## Problem to work on:
Read the three statements below and check each against the comment thread that follows. For each one, answer yes or no and quote the words of the thread that settle it.
1. The article quoted in the thread lists a bonus of $100,000.
2. At Hotel Tonight, the staged office failed to win over the recruit.
3. One commenter states that Twitter offered a salary of $10M per year.

## Document passage:

☆ ☆ ☆ ☆ ☆

This is misleading. His compensation may have been effectively $10M last year, but it's almost certainly based on a stock grant several years in the past. Twitter did not offer him $10M/year, they offered him some probability of $250k/year and a small chance of $10M/year. Now the bet has paid off and he's collecting, but it's incorrect to compare a winning lottery ticket to how many lottery tickets are being offered to current hires.


"This is misleading. His compensation may have been effectively $10M last year, but it's almost certainly based on a stock grant several years in the past."

They hired him this year.


You're right, or at least close enough to make my comment based on faulty assumptions.

It looks like they hired him without the "senior" title last year. I was basing my assumption on the article's statement that he made $10M "last year".


His base salary was only – 'only' being relative to the misleading title – $145k.

From the article: "He drew a salary of $145,513 and a bonus of $100,000."


> At Hotel Tonight, which offers a mobile app for last-minute hotel bookings, CEO Sam Shank described staging the office to appear extra lively for a prospective hire. He roped in two employees for a game of ping-pong and positioned another group right by the bar...It worked: the recruit signed on and built a key piece of the company's software.

I don't know what's more disturbing:

1. That seeing employees playing ping pong and sitting at a bar would mean anything at all to a highly-sought after and ostensibly experienced candidate.

2. That CEOs apparently believe these things can convince the most desirable candidates to join their companies.


3. that these supposed perks are so fake that the CEO has to stage employees using them.

☆ ☆ ☆ ☆ ☆

## Input data:
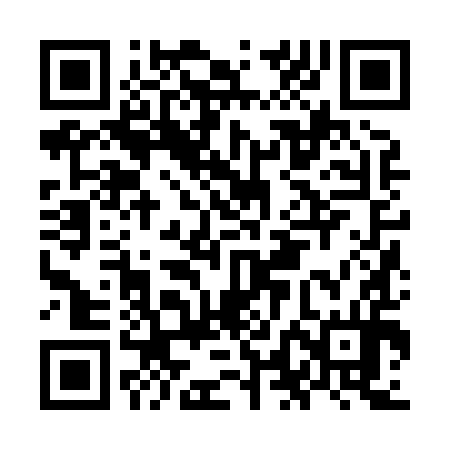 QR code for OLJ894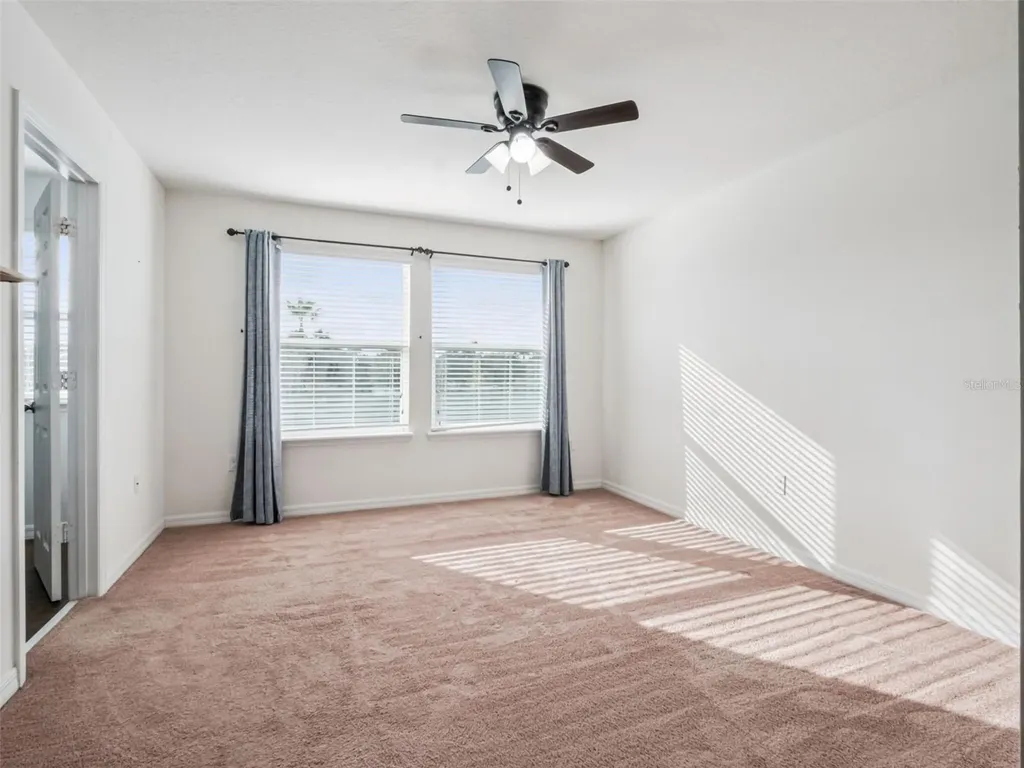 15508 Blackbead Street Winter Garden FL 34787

☆ ☆ ☆ ☆ ☆

## Answer section:
1. Yes: "He drew a salary of $145,513 and a bonus of $100,000."
2. No: "It worked: the recruit signed on and built a key piece of the company's software."
3. No: "Twitter did not offer him $10M/year"